Energyscan est un service digital d’analyse économique du groupe Engie proposé aux entreprises clientes consommatrices ou productrices d’énergie. Il les aide à gérer le risque lié à l’exposition aux marchés financiers.
Avec Julien Hoarau, fondateur d’Energyscan, département Global Energy Management and Sales d’Engie, faisons le point sur les raisons de cette crise et le levier que représente le photovoltaïque.
Comment peut-on expliquer la crise du marché de l’électricité en France ?
Je vois trois principaux éléments déclencheurs à cette crise de grande ampleur.
Tout d’abord, les difficultés d’approvisionnement en gaz naturel, les prix de l’électricité étant fortement corrélés au prix du gaz, selon le principe du merit order*. Une augmentation du prix du gaz entraine donc dans son sillage une hausse des tarifs de l’électricité.

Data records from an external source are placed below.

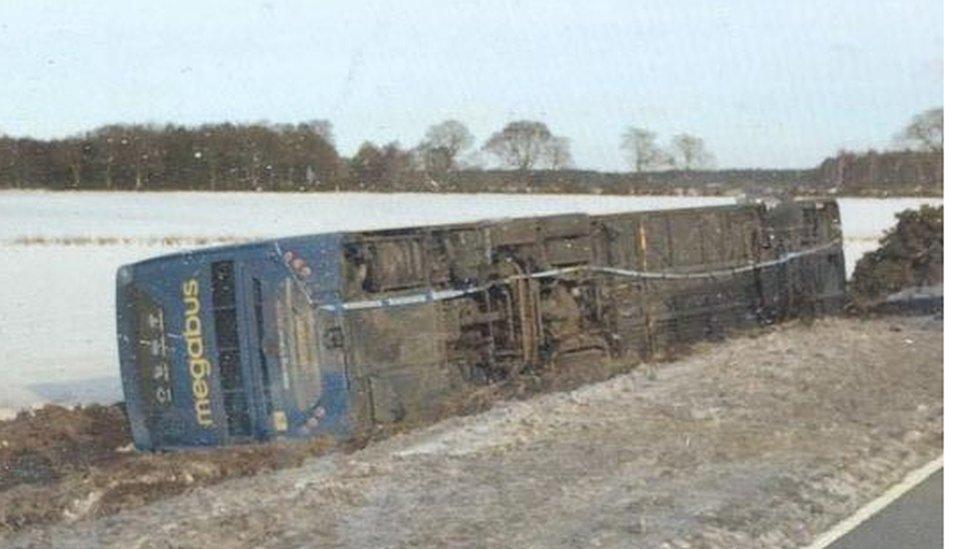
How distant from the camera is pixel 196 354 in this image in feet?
43.0

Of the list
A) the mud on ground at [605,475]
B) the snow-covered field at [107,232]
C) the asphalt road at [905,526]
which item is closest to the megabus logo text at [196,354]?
the mud on ground at [605,475]

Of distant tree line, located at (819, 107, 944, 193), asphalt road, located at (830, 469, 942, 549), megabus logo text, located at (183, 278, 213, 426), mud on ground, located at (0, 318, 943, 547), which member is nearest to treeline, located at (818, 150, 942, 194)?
distant tree line, located at (819, 107, 944, 193)

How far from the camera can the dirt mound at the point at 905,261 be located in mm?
23516

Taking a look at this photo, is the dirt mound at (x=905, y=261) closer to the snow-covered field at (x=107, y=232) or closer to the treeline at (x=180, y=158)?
the snow-covered field at (x=107, y=232)

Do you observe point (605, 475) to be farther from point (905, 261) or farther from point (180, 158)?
point (180, 158)

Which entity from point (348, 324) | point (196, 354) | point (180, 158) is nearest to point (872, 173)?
point (180, 158)

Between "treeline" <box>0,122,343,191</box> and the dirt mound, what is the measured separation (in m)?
9.25

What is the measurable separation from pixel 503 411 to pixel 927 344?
7.09 m

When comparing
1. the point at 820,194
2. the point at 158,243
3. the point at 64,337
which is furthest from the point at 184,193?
the point at 820,194

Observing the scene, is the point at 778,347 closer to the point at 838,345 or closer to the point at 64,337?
the point at 838,345

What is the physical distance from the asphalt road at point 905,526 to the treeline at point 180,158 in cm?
1863

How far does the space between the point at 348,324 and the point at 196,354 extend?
142 centimetres

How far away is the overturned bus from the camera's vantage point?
1274cm

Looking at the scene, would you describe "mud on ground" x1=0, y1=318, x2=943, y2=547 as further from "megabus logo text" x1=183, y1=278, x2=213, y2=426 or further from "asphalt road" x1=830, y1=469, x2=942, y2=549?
"megabus logo text" x1=183, y1=278, x2=213, y2=426
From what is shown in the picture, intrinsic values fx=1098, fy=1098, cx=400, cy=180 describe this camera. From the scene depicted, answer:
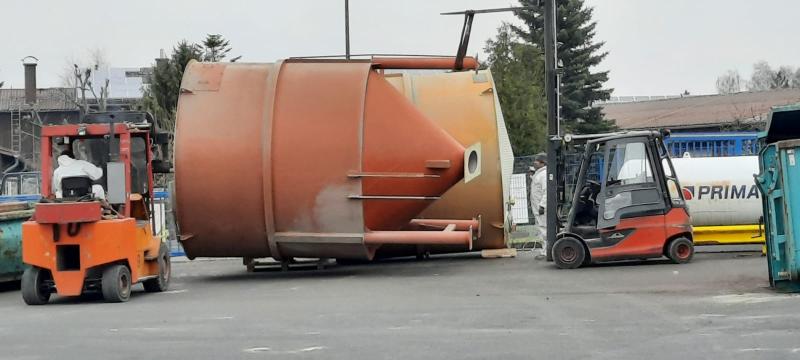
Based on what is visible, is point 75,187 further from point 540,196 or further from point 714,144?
point 714,144

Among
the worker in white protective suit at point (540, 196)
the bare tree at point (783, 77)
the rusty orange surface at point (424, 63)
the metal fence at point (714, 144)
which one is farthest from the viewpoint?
the bare tree at point (783, 77)

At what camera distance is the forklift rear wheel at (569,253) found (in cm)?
1684

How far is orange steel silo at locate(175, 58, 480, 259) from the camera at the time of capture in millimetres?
15938

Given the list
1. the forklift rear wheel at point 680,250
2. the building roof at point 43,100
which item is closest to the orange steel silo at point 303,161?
the forklift rear wheel at point 680,250

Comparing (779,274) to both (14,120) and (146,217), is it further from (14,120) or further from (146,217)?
(14,120)

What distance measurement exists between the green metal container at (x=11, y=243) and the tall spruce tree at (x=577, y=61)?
39.3m

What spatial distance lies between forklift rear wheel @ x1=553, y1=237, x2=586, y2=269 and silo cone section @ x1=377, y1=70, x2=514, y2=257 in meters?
1.88

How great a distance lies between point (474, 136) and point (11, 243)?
754 cm

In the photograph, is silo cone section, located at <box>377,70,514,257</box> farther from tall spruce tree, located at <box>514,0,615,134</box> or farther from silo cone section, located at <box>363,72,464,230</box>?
tall spruce tree, located at <box>514,0,615,134</box>

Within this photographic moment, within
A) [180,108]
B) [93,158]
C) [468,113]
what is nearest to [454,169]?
[468,113]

À l’été 2021, faisant suite à un hiver 2020-2021 plutôt froid, les stocks de gaz en France et en Europe étaient assez bas. À la même période, en raison de points de tension sur la mise en service du gazoduc Nord Stream 2, la Russie a commencé à réduire ses exportations de gaz vers l’Europe, ce qui a perturbé le remplissage des stocks pour l’hiver 2021-2022.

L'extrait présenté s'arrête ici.